Two ways to present these solutions to the stakeholders would be to use brochures and comic strips.
Phase 5
PHASE 5 – Analyzing findings & SYNTHESIZING Insights
Based on early feedback on your concepts, begin work on a prototype to showcase alongside your final presentation. You could, in order to better get a sense of what your final prototype would be, test your three previous concepts with stakeholders in a quick design charette or A\B testing exercise and get feedback from them. Your final prototype can synthesize multiple features across all of your earlier concepts, take one of them to develop and refine further or extend one of them in a slightly different or new direction. If you have a specific direction, you could iterate on your prototype in order to push its design as far as the time and current constraints allow.
Regardless, your prototype should show significant growth from its earlier iteration. Prepare to show your prototype to the rest of the class next week and talk about what you are aiming for and how you envision it working. Document your process well on your blog, and be prepared to present it, along with your finished work, in class.
Tasks
- Continue designing and developing the concept for your higher-fidelity prototype to present alongside your final presentation. Test your designs with as many people as you can.
- Start preparing narratives, personas for your key stakeholders, connecting them to insights that are useful to build your final presentation narrative around.
- Prepare a draft of your presentation materials (storyboard, presentation skeleton, etc.) to share with the class during the next meeting.
Methods of showcasing solutions and presenting them to the steakholders.
Comic Strips
BROCHURES.
While Designing the Brochure I decided to explore some of the MTA’s more updated options.
This slide show ad is meant to be played on the subway platforms and in subway cars to promote the safety zones.
The video with Mayor Adams is called “Riding the subway with NYPD’s new overnight patrols.”https://youtu.be/TW7B_dm_dA4?si=Lr6Y0Dz6NzjCmYFU
When I started to investigate what made people afraid and nervous taking the train late at night I had some idea what to expect.
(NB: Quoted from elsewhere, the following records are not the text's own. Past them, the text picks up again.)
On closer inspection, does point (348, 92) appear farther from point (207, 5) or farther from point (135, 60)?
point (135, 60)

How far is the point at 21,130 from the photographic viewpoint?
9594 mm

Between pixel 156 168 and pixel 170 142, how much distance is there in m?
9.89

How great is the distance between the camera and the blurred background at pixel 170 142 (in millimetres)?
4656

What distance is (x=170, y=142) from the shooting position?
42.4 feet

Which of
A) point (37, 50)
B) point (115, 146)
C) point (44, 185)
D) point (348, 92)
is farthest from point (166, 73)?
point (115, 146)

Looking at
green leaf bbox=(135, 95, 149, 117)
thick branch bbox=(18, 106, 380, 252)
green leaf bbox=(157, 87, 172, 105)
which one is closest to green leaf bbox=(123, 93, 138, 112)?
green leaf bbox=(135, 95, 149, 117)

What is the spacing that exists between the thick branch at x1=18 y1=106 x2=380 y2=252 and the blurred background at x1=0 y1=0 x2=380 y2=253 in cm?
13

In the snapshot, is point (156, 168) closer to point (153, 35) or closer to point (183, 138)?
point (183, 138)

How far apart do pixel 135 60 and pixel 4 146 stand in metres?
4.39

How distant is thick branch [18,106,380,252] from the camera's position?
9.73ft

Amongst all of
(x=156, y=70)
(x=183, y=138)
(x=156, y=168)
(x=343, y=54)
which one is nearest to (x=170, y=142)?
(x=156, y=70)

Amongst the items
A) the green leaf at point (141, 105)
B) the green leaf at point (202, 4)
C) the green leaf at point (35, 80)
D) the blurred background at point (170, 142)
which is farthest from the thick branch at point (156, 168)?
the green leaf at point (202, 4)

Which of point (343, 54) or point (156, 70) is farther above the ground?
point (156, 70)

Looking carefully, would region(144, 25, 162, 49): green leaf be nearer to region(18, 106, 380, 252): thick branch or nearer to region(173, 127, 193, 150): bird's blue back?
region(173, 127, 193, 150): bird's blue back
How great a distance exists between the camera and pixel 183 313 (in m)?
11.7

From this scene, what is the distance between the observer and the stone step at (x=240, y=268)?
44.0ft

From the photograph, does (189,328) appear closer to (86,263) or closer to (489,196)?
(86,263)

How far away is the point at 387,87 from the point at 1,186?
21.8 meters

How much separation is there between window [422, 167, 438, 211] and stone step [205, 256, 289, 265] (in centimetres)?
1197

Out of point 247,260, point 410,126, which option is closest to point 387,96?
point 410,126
I was hoping all the things that could happen didn’t happen. I didn’t expect to feel so much empathy for the homeless, mentally ill and substance abusers. Some can be dangerous, but some are harmless and the thing is you don’t have signs on their head to tell you who is who.I realize that it’s going to take more than just policing to ease late night passengers fear and nervousness late at night. It’s going to take a combine effort between the police and outreach workers.